__PROBLEM DETAILS__: Within the data below, count the lines that include "eruption" and give only the count.

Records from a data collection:
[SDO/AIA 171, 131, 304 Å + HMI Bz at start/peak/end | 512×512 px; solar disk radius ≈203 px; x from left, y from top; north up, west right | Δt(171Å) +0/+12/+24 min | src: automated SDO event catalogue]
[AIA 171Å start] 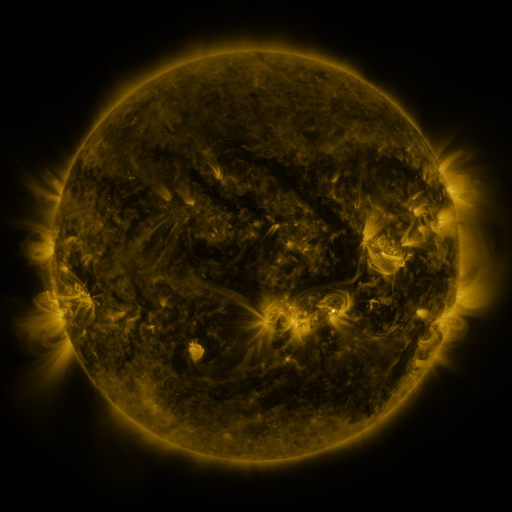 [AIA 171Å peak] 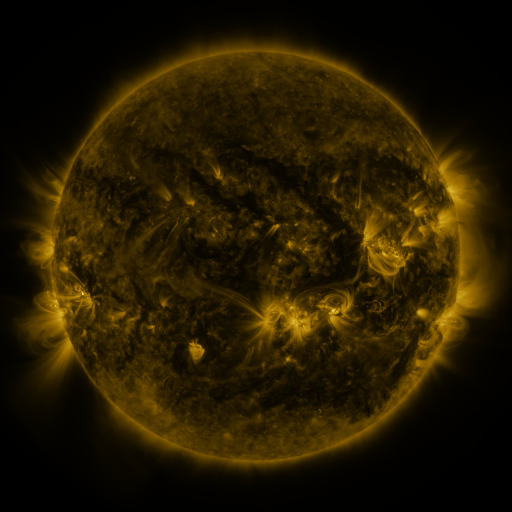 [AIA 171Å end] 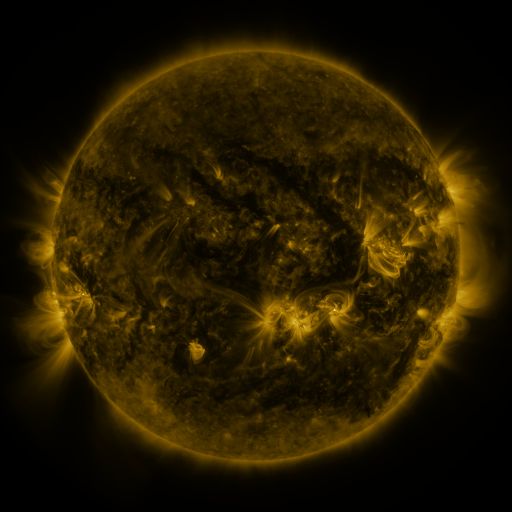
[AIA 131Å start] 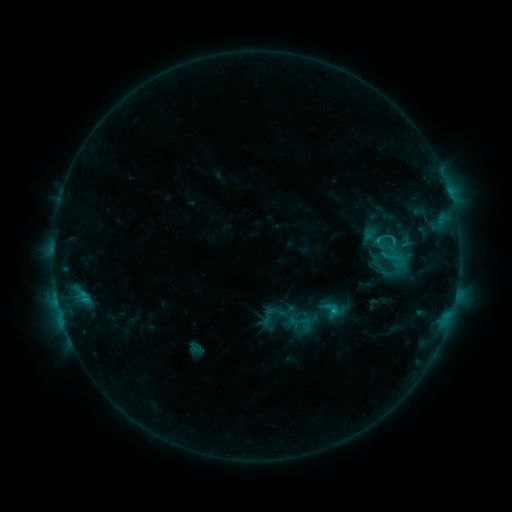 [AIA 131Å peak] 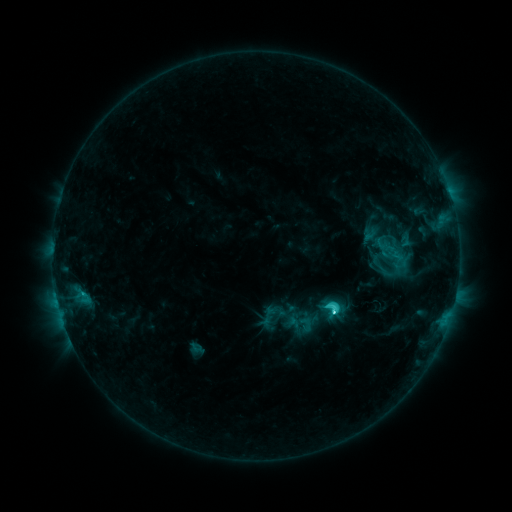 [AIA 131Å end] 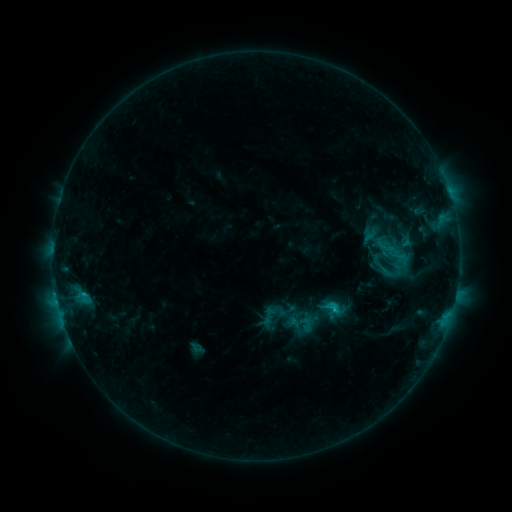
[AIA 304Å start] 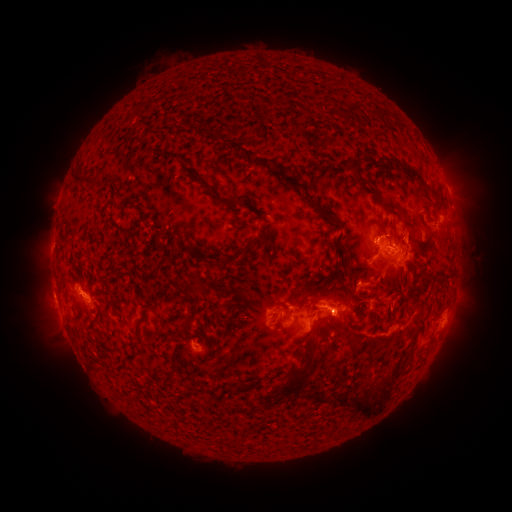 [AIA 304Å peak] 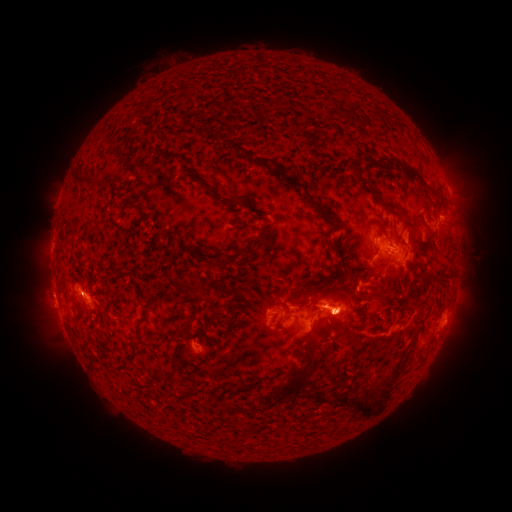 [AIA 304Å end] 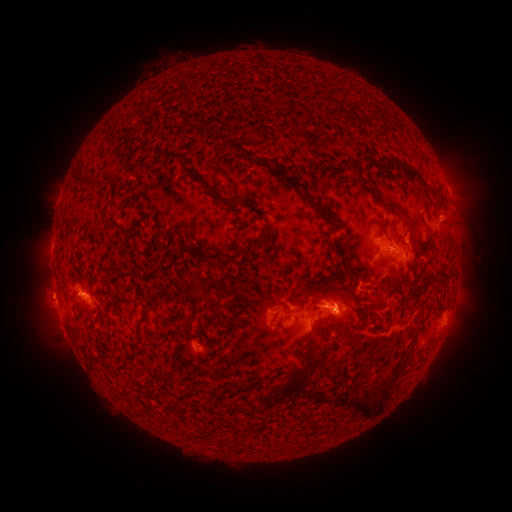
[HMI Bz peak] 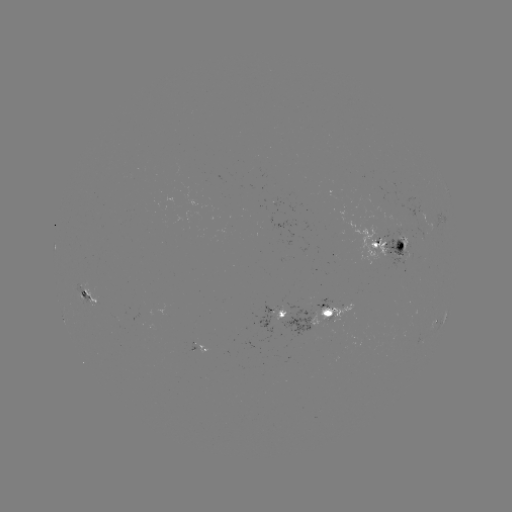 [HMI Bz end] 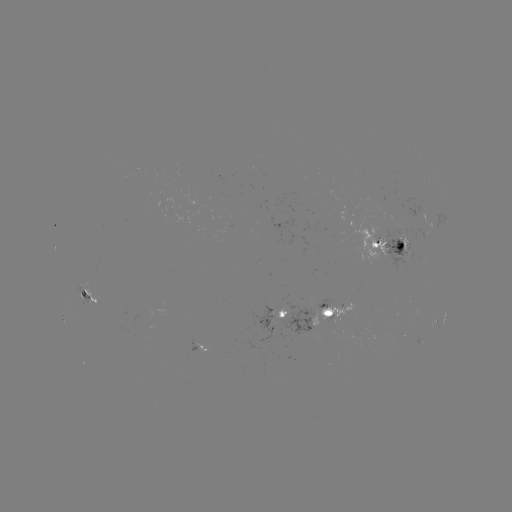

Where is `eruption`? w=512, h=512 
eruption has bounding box [233, 233, 431, 380].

__TASK RESPONSE__: 2